The safest place to put his earrings at that moment was in my own, empty, earlobes. I made a little promise to myself that I would wear them until he woke up. When he died I couldn't bring myself to remove them. It was a completely irrational thing. It felt like a betrayal, somehow, to even contemplate it. So I wore them for a few months, taking them out every now and then only to clean them.

Both diamond studs had "screw on" backs, which supposedly meant you couldn't lose them. I was eating dinner by myself one night when I felt something land on my shoulder, inside the collar of my shirt, and then roll down my chest. It was one of the diamond studs. The back was gone. It had just unscrewed itself, so far as I could tell. I found the back in my office a few days later, so I'm not sure how long the earring had just hung in my lobe with nothing but friction keeping it in.

I didn't want to lose any of them, and by that point I was able to make slightly more rational decisions. So I put the two diamond earrings away, with our nice stuff, and I found a third plain stud to go with the other two in my left ear. I went through all of our jewelry, then, trying to decide if I wanted to start wearing the flashier stuff, yet. I decided not to, just then. I felt a need to continue the original gesture of keeping Ray's earrings in as a sign of mourning, even if only I knew what the jewelry meant.

I took one of the titantium rings from Ray's collection (a medium-sized hanging ring with captive bead) and put it in the only hole in my right lobe. It was very all very simple and tasteful. I figured I'd wear them at least until the first anniversary of Ray's death, and then decide if I wanted to change to something else.

It's been three years, and I still wear the titanium ring in the right ear 99% of the time. Most of the time I wear matched sets of hypo-allergenic studs in the other ear. Ray often had trouble with cheaper metal used in some earrings, so I had bought him an amazing number of sets of these small, tasteful things over the years. They have the advantage that I can wear them for days without any fuss.

I've thought a lot about that question of why I had a "big earring phase." I still own them all. I still think all of them are cool or pretty or fun. But I also understand that part of the reason I wore them was that I needed to establish an identity of myself outside of the expected role of a chubby, balding, white guy from the rural west. Yeah, probably on a subconscious level I was hoping to shake up some people, but mostly I just needed an external symbol that said, "It's not what you think" when people looked at me.

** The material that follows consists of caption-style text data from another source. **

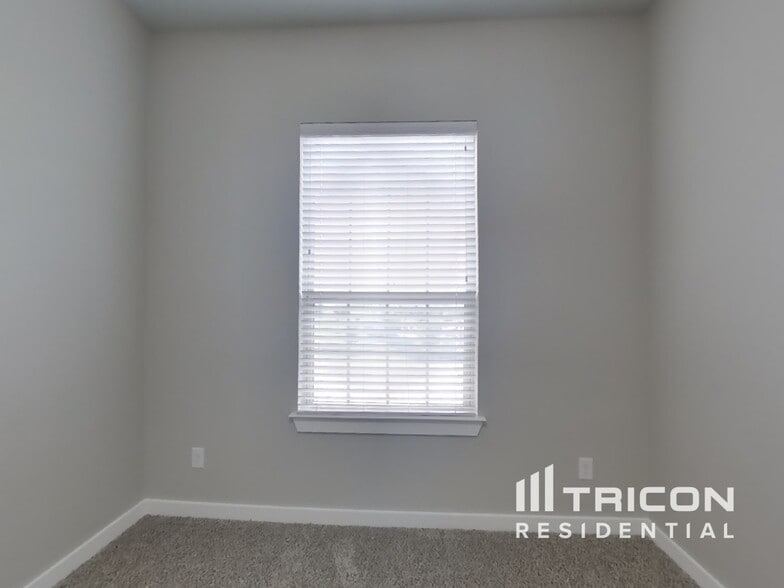 Building Photo - 1620 Village Creek Dr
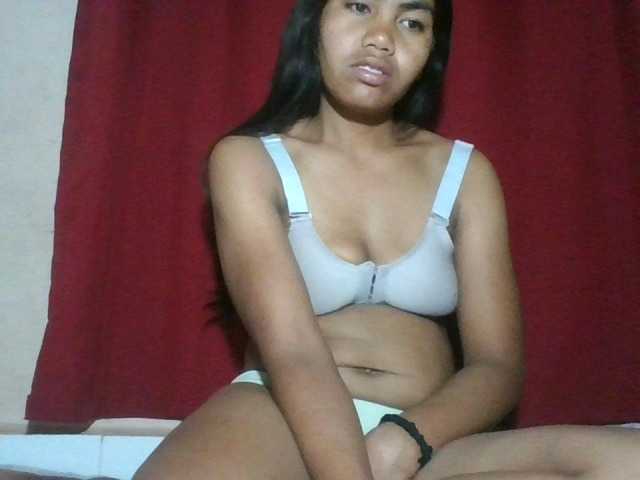 Keziah34 live cam on BongaCams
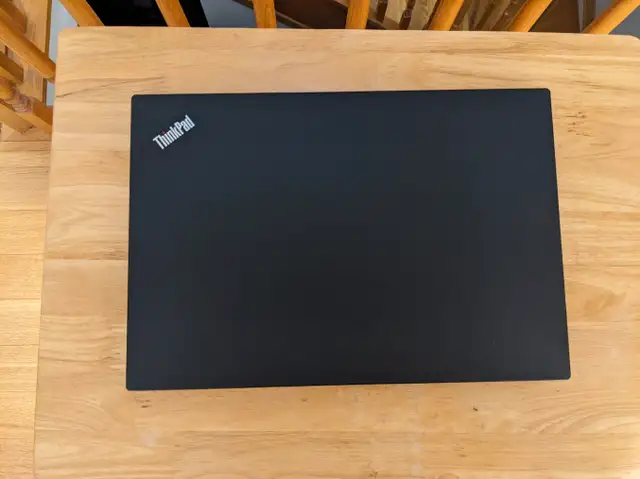 Lenovo ThinkPad T460s(Slim) i7-6600U 256GB SSD 8GB RAM63234988796291124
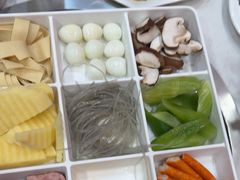 -鲁员外地锅鸡地锅鱼(古墩路店)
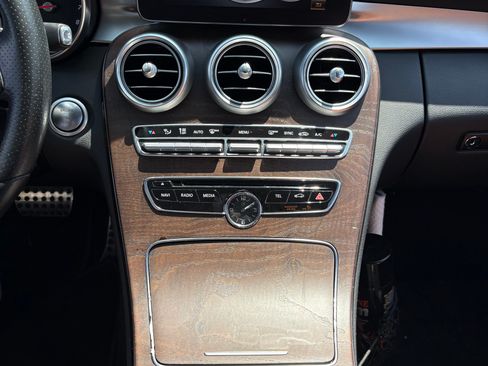 Used 2017 Mercedes-Benz C 300 Coupe image 9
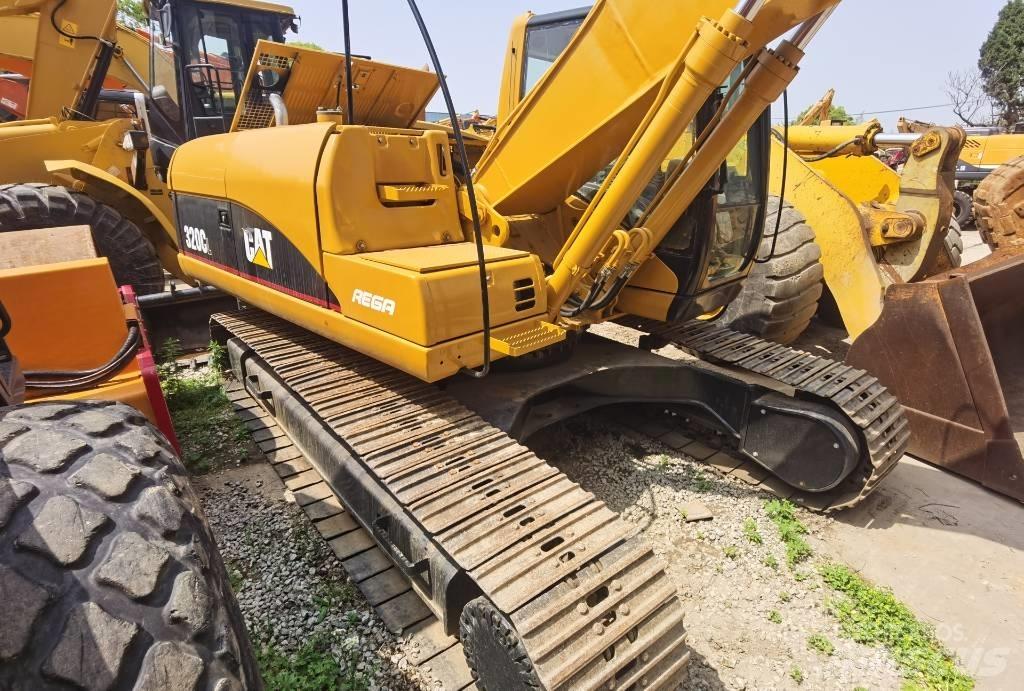 CAT 320 C L Gravemaskiner på larvebånd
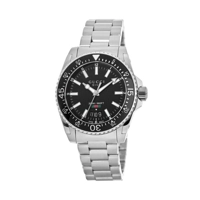 Gucci YA136301A Men's Black Dial Silver Stainl..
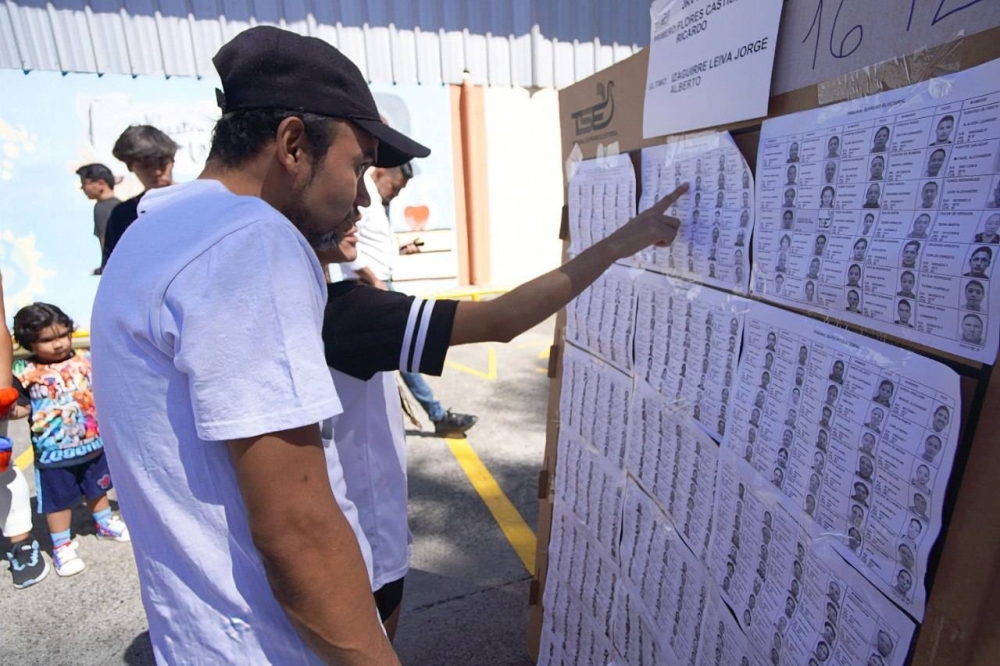 Más de 178,000 salvadoreños han sido depurados del registro electoral en cuatro años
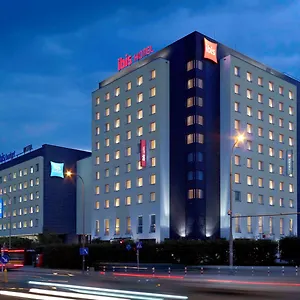 3* מלון Ibis Reduta
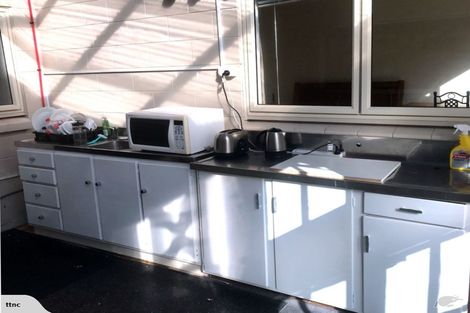 Photo of property in 15 Roadley Avenue, Sunnyhills, Auckland, 2010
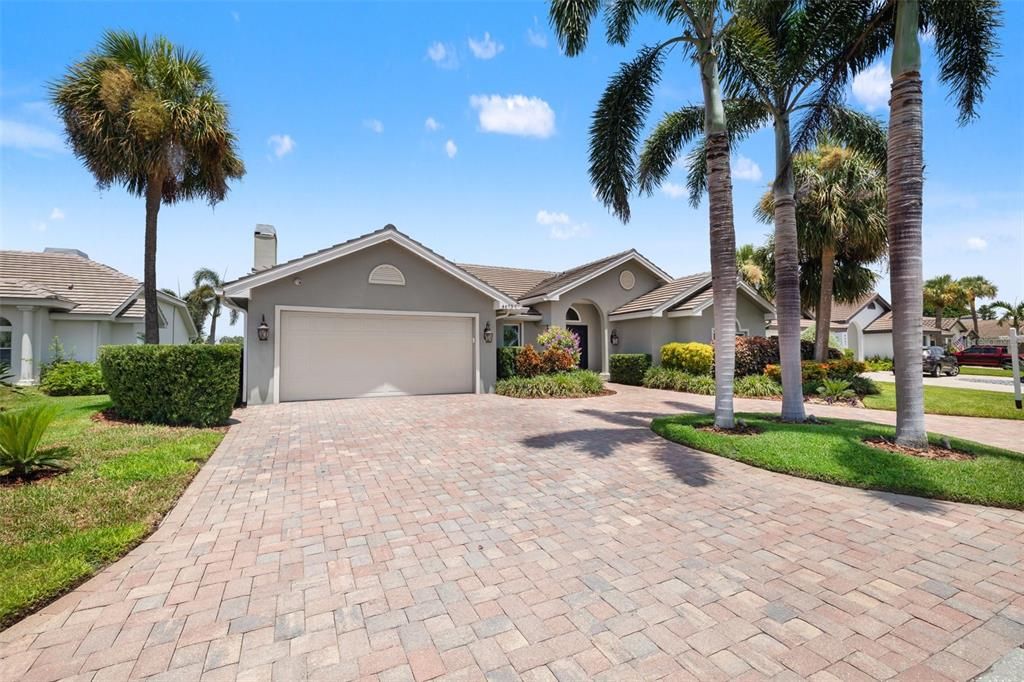 For Sale: $1,499,000 (4 beds, 3 baths, 2600 Square Feet)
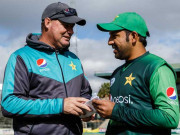 قومی ٹیم کے غیر اعلانیہ ہیڈکوچ مکی آرتھر بالآخرپاکستان پہنچ گئے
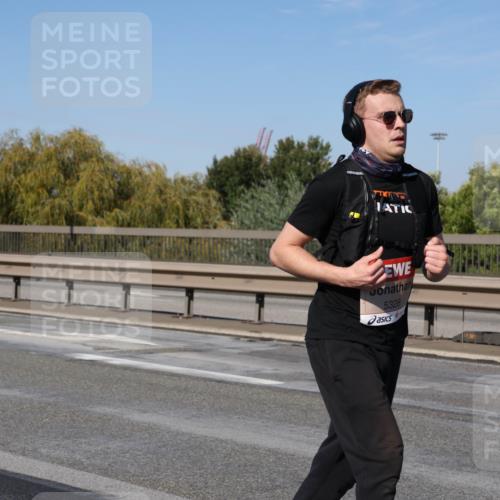 03.10.2025 - Köhlbrandbrückenlauf Julia Fischer http://msf.ph/oto/9012479 03.10.2025 13:03:13 Position 3 5328 meine-sportfotos.de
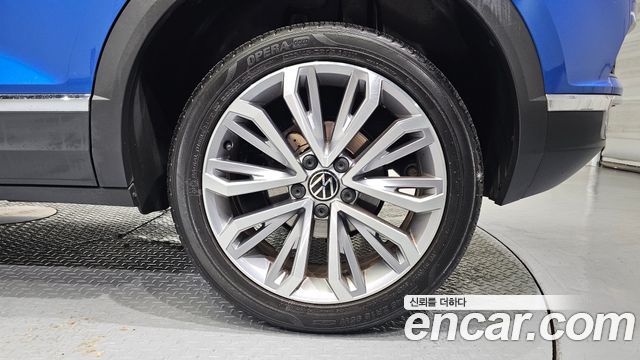 Volkswagen T-Roc 2022 — photo 7
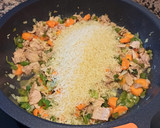 Foto del paso 2 de la receta: Arroz con atún y verduras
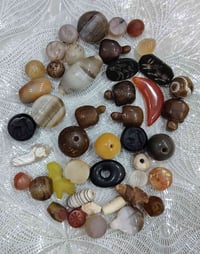 أحجار قديمة • تحف • شلع
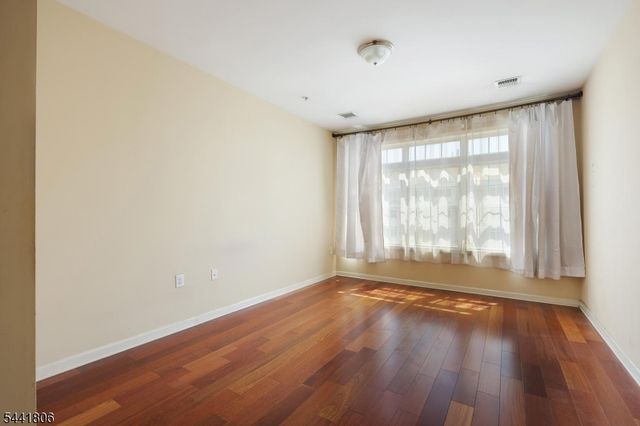 104 E Elizabeth Ave, Linden City, NJ 07036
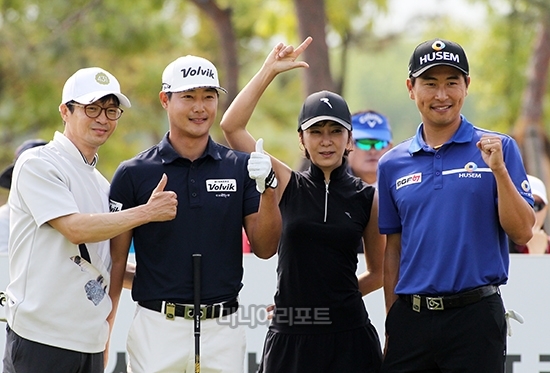 제2회 휴온스 셀러브리티 프로암에서 (왼쪽부터)박학기, 이근호, 이본, 문경준. 사진=마니아리포트 DB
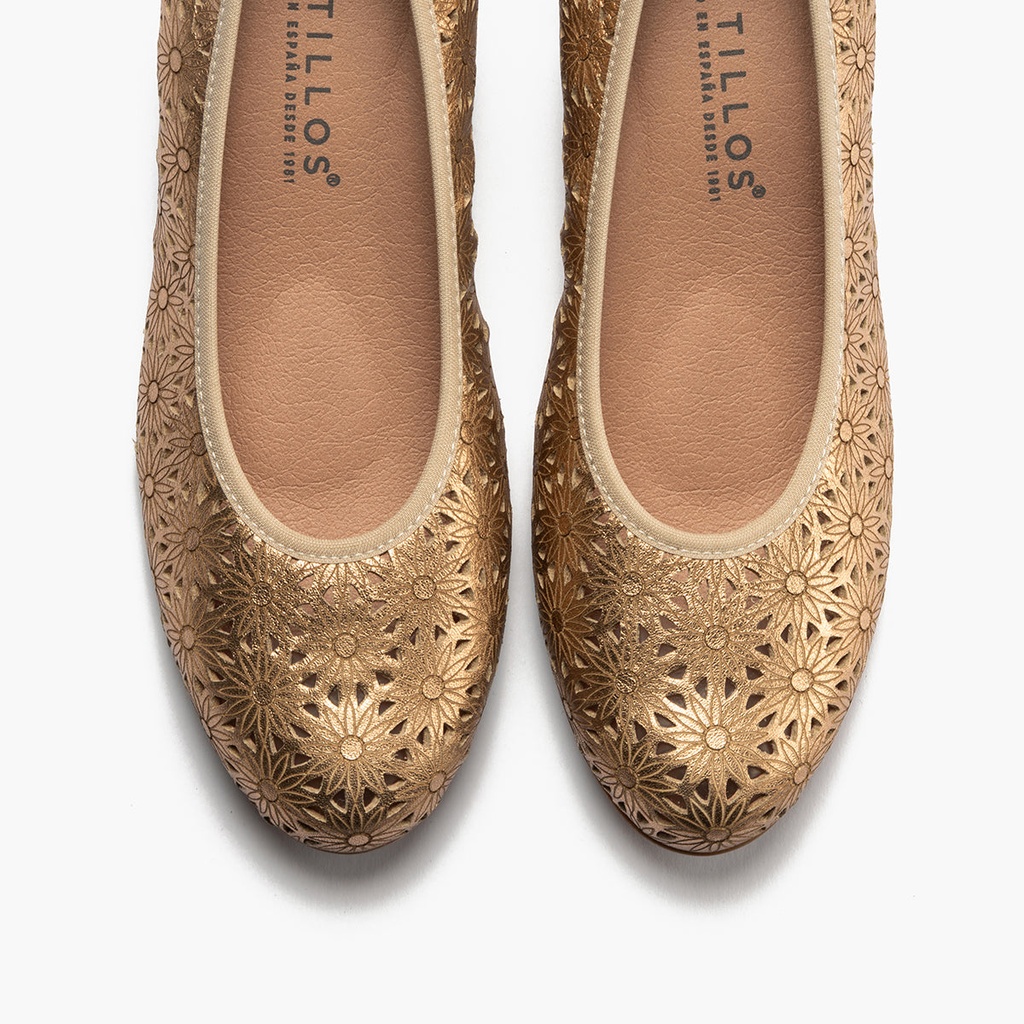 Zapato salón con tacón medio, en piel fantasía perforada Nude (4)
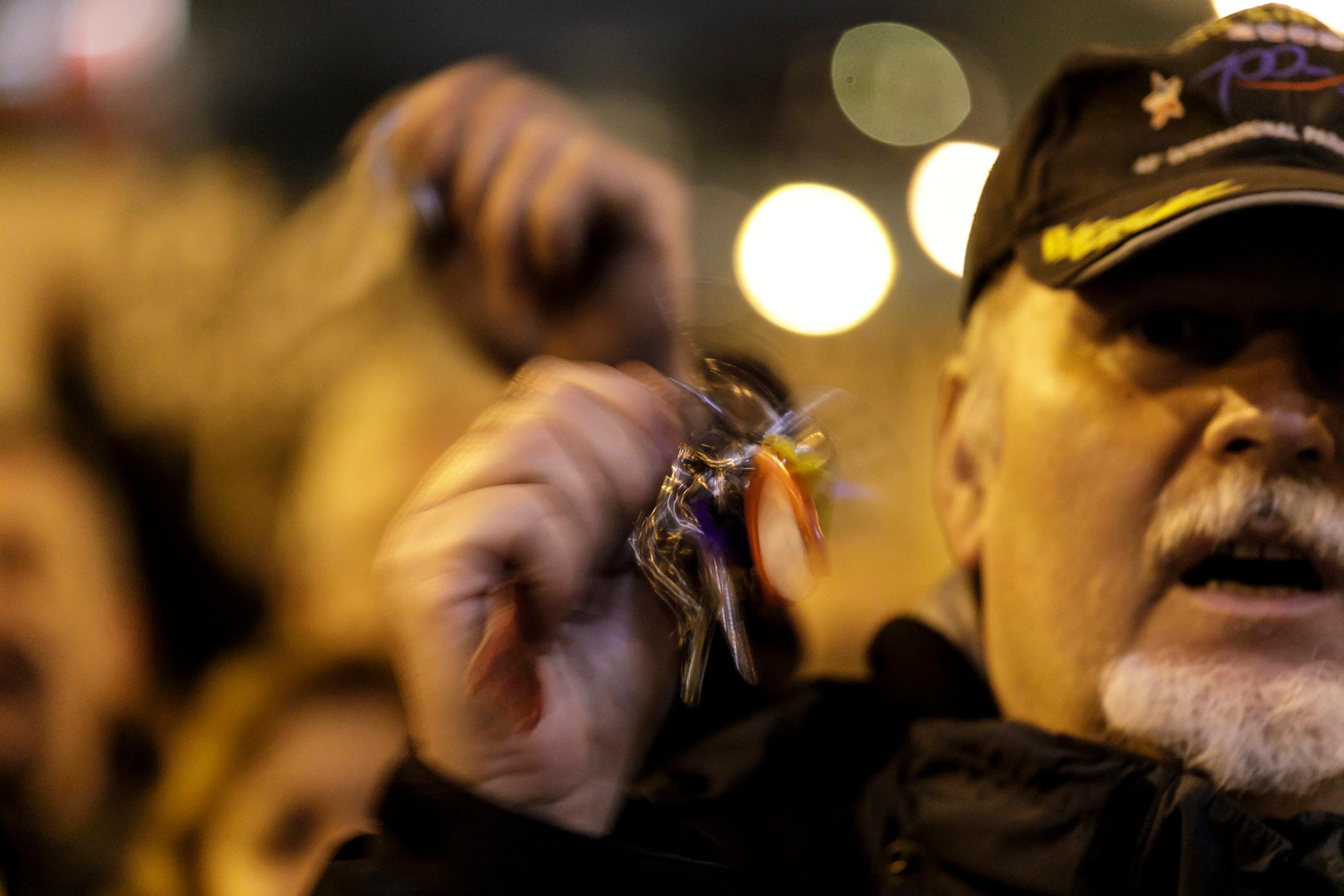 Na bratislavský protest Za slušné Slovensko prišlo podľa odhadov do 65-tisíc ľudí. 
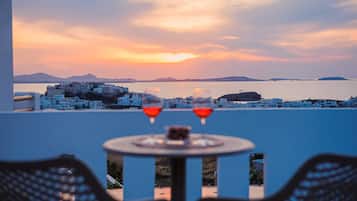 Quarto casal luxo, sacada, vista para o mar | Terraço/pátio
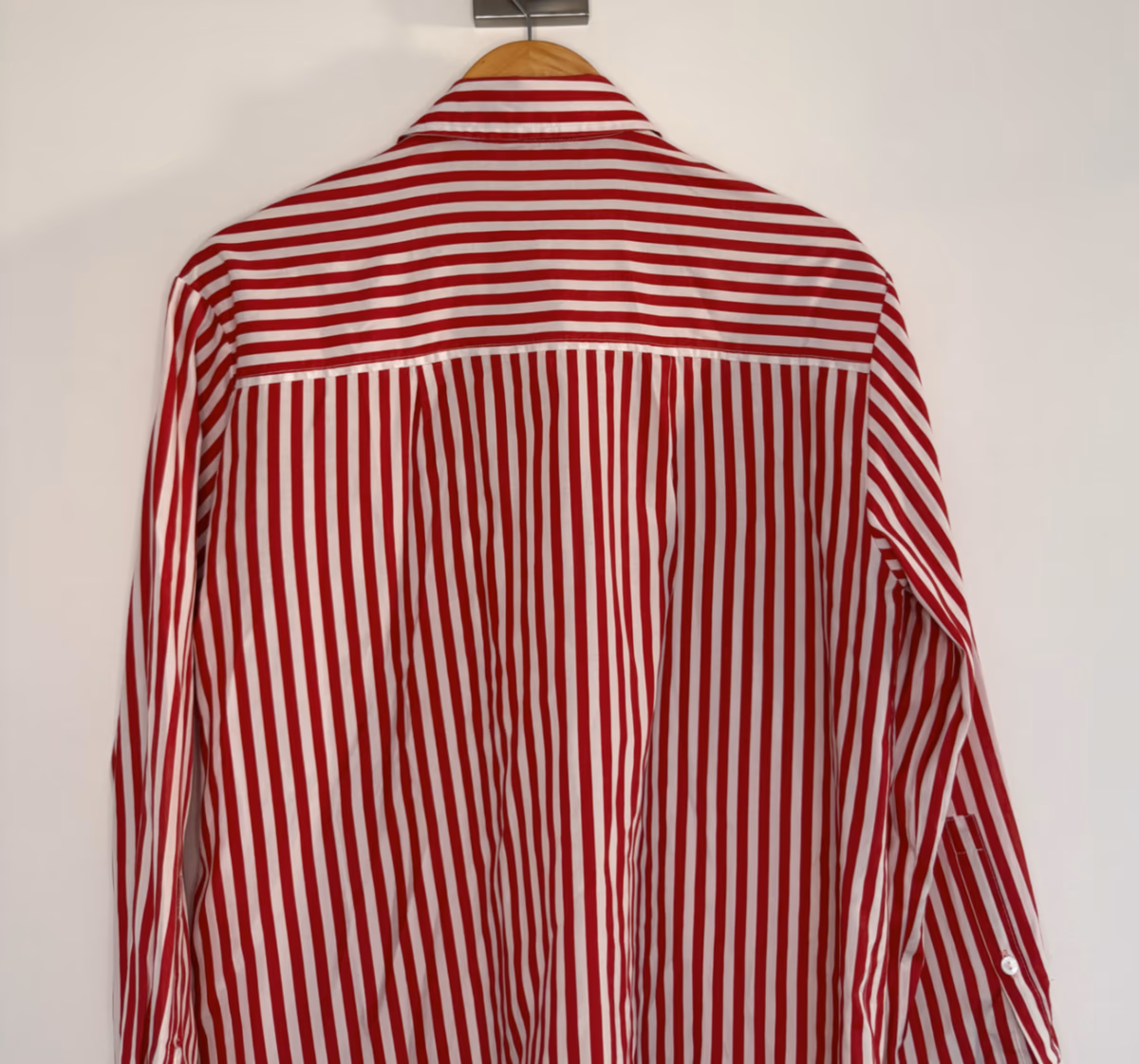 Camisa de Stradivarius a rayas rojas y blancas con botones, foto 4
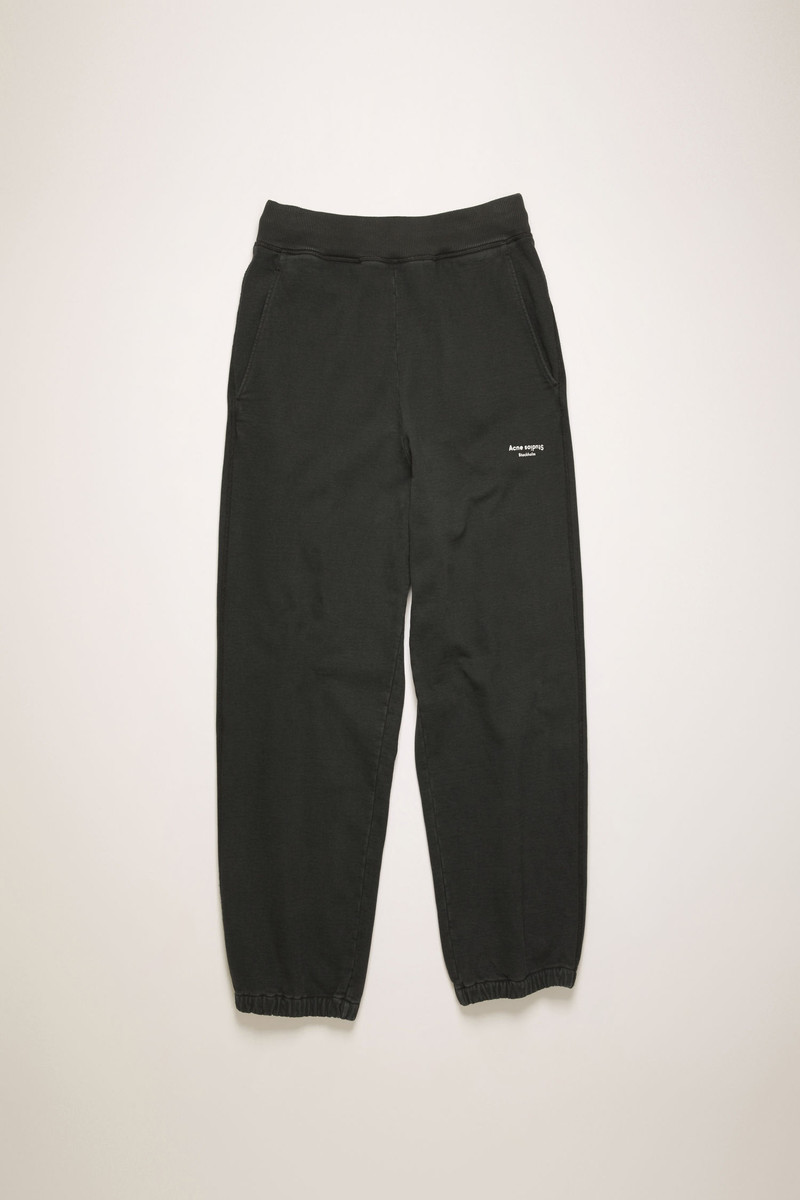 Reversed-logo sweatpants black 4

Some of it was insecurity. Some of it was the wild need to break free from the past. I had lived a closetted life until I was 31 years old. Before then I was constantly worrying about what people would think of every little thing I did, what clothes I wore, how I gestured with my hands, how I pronounced certain words, what topics I expressed interest in, lest someone guess that I was a faggot. Once I had shaken myself free of those shackles, I went just a little crazy.

It could have been worse. Gaudy earrings is harmless compared to some things people do during that wild high of feeling suddenly free.

Which isn't to say that I'm no longer a fashion outlaw. I have my collection of brightly colored baseball caps, including the leapard skin one. I have my collection of Hawaiin shits. Some, such as the one I'm wearing today, are very subdued and tasteful. Others are a bit more loud and tacky. As I'm getting older, I'm finding that subtlety appeals to me more and more. It's fun to flaunt it in such a way that people aren't certain you're flaunting it.

Always keep them guessing.


Know, first, who you are; and then adorn yourself accordingly.